INPUT MATERIAL:
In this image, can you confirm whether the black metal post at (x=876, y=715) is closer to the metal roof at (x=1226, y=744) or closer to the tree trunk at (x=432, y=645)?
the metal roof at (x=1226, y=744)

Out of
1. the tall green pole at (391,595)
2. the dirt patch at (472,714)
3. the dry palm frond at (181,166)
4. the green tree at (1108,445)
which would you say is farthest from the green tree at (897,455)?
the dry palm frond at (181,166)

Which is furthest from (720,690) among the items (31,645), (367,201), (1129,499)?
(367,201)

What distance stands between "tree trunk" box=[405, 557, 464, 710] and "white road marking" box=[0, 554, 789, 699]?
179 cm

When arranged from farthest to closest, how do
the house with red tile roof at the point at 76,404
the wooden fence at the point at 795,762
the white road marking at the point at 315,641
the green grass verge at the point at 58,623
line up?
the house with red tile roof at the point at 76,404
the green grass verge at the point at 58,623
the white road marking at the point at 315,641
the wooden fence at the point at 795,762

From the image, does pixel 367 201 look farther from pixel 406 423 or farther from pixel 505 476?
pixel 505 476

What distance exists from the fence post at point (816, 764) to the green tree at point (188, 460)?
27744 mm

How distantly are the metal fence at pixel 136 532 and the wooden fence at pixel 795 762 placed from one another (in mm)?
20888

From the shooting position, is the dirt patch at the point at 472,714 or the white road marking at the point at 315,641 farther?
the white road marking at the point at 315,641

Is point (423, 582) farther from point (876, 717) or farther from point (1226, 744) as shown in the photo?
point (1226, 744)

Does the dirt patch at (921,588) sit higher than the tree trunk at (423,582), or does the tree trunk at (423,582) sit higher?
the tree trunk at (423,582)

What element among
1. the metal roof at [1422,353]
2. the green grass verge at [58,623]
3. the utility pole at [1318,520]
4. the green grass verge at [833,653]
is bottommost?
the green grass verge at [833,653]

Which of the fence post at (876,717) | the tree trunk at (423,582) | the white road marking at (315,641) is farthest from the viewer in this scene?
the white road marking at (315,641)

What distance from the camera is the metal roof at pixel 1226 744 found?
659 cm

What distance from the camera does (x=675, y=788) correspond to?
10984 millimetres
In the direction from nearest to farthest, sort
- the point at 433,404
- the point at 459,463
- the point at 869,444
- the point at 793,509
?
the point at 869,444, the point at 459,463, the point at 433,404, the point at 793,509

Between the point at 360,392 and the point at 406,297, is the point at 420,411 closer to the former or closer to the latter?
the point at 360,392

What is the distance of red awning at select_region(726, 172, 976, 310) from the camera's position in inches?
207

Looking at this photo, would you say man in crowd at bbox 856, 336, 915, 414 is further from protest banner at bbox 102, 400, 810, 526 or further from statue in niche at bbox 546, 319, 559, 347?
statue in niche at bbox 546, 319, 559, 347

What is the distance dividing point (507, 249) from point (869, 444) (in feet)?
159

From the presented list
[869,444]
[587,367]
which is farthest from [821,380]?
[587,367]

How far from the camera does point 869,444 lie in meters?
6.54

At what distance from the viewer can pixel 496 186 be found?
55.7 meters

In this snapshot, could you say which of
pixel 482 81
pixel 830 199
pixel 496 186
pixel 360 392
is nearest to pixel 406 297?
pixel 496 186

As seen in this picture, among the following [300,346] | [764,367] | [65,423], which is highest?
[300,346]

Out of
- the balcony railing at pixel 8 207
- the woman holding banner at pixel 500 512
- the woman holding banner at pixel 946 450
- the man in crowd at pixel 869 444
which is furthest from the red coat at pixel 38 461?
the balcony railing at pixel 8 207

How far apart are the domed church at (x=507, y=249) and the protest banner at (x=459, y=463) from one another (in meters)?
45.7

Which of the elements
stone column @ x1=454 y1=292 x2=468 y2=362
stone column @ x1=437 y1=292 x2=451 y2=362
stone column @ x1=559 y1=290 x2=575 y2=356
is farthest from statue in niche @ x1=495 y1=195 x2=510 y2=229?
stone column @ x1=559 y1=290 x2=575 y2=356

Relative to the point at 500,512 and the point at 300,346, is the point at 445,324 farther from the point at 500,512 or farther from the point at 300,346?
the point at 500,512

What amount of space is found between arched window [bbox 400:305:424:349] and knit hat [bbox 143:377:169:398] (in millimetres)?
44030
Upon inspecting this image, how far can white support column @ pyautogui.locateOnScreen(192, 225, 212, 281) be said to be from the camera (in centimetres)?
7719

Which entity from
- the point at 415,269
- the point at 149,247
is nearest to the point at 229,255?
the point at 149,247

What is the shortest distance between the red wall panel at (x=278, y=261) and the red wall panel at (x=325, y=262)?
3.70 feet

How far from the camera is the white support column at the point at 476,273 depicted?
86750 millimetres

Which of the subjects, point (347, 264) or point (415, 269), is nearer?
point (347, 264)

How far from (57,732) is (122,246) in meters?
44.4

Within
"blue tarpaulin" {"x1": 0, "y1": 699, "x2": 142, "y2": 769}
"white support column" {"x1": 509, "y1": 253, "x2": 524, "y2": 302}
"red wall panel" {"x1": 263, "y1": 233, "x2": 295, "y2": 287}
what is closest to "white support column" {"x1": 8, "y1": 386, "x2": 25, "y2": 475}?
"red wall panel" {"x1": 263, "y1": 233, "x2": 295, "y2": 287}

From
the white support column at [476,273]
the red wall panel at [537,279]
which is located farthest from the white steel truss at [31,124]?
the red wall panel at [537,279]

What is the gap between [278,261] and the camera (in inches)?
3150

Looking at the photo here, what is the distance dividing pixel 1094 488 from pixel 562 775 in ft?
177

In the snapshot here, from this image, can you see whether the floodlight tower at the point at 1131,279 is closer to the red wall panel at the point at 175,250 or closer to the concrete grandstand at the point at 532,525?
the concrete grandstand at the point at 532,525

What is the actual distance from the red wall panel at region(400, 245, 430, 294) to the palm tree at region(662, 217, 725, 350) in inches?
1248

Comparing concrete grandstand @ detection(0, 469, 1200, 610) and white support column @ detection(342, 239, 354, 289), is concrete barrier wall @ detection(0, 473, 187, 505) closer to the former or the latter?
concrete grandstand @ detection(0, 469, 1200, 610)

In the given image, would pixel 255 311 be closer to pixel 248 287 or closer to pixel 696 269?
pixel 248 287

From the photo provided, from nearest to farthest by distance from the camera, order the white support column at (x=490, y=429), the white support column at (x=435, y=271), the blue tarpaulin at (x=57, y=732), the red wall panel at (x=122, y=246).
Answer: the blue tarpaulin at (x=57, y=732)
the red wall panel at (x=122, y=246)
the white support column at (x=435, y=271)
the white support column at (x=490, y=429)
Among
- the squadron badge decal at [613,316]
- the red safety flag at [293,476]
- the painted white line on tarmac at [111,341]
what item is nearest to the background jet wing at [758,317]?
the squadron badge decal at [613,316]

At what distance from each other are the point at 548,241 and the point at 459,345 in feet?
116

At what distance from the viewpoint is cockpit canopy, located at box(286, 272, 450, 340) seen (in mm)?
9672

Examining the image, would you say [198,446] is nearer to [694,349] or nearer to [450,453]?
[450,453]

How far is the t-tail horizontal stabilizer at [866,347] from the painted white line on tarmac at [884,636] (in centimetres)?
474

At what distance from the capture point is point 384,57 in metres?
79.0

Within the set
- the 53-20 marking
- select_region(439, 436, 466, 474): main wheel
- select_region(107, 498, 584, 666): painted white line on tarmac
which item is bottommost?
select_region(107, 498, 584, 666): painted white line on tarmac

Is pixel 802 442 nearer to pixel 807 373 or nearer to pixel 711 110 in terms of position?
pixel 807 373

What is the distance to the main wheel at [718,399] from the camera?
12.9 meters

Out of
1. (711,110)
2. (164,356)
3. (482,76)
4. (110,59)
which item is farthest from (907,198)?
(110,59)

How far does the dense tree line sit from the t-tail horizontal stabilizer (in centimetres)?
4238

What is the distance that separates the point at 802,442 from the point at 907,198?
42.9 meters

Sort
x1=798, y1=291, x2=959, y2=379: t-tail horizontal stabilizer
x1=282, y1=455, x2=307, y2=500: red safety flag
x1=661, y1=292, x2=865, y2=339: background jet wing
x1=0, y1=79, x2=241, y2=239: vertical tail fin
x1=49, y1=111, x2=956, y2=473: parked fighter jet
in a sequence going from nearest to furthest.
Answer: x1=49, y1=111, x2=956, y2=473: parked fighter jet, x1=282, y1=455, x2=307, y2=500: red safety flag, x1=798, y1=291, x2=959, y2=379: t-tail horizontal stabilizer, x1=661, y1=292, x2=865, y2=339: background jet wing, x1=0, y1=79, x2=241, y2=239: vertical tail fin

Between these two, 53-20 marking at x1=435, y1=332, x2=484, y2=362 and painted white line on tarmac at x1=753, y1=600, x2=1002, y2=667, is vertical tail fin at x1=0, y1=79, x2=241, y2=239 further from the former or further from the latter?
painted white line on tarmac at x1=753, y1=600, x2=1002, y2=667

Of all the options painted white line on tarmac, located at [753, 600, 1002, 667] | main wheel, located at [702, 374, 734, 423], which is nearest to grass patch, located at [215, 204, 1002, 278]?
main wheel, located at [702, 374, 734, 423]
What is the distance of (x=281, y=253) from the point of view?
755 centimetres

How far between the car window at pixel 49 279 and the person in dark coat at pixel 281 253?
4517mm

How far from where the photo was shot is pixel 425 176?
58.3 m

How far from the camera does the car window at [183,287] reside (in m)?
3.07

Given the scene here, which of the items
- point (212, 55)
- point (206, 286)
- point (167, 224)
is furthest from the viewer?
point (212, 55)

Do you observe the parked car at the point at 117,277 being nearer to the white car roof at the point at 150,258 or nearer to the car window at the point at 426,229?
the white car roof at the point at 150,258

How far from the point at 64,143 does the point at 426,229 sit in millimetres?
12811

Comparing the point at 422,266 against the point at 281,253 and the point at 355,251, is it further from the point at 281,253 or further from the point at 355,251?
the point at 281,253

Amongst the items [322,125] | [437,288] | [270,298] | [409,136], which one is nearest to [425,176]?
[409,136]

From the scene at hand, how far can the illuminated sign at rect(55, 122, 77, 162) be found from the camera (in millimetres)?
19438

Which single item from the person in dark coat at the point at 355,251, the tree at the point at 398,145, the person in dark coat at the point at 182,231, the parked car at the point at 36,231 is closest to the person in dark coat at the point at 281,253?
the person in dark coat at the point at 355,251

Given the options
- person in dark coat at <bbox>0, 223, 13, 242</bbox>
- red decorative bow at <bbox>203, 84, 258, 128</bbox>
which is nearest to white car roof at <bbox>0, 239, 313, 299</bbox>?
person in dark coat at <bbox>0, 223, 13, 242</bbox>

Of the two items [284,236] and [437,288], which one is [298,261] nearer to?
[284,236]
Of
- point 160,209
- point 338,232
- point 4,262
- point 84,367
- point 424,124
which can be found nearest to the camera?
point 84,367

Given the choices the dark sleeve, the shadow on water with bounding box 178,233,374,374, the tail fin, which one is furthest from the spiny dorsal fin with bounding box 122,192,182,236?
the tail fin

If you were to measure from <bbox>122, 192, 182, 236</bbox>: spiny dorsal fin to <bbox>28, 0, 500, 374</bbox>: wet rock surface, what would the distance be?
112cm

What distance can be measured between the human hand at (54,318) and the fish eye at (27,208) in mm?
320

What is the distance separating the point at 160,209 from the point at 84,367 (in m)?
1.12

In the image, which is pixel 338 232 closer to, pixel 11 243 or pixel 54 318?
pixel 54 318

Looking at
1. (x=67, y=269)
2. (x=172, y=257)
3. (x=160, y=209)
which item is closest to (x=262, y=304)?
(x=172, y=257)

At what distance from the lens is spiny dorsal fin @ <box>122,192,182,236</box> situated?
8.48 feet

DIRECTIVE:
Only those lines running from the one containing "Amongst the items" through the last line of the data above are to be copied, exactly, with both ends included.

THE REPLY:
Amongst the items [322,125] | [437,288] | [270,298] | [409,136], which one is nearest to [425,176]?
[409,136]

From the scene at hand, how far can the illuminated sign at rect(55, 122, 77, 162) be found from the camera (in millimetres)?
19438

Which single item from the person in dark coat at the point at 355,251, the tree at the point at 398,145, the person in dark coat at the point at 182,231, the parked car at the point at 36,231 is closest to the person in dark coat at the point at 281,253?
the person in dark coat at the point at 355,251

Given the options
- person in dark coat at <bbox>0, 223, 13, 242</bbox>
- red decorative bow at <bbox>203, 84, 258, 128</bbox>
which is nearest to white car roof at <bbox>0, 239, 313, 299</bbox>?
person in dark coat at <bbox>0, 223, 13, 242</bbox>

Of the two items [284,236] and [437,288], which one is [298,261] nearer to?
[284,236]
Of
- point 160,209
- point 338,232
- point 4,262
- point 84,367
- point 424,124
which can be found nearest to the camera?
point 84,367

Given the choices the dark sleeve, the shadow on water with bounding box 178,233,374,374, the tail fin, which one is furthest from the spiny dorsal fin with bounding box 122,192,182,236?
the tail fin

If you were to measure from <bbox>122, 192, 182, 236</bbox>: spiny dorsal fin to <bbox>28, 0, 500, 374</bbox>: wet rock surface, what would the distance be?
112cm

What distance can be measured between the human hand at (54,318) and the fish eye at (27,208) in mm?
320

What is the distance separating the point at 160,209 from the point at 84,367 (in m)?
1.12

In the image, which is pixel 338 232 closer to, pixel 11 243 or pixel 54 318?
pixel 54 318

Looking at
1. (x=67, y=269)
2. (x=172, y=257)
3. (x=160, y=209)
which item is closest to (x=262, y=304)?
(x=172, y=257)

At what distance from the lens is spiny dorsal fin @ <box>122,192,182,236</box> situated?
8.48 feet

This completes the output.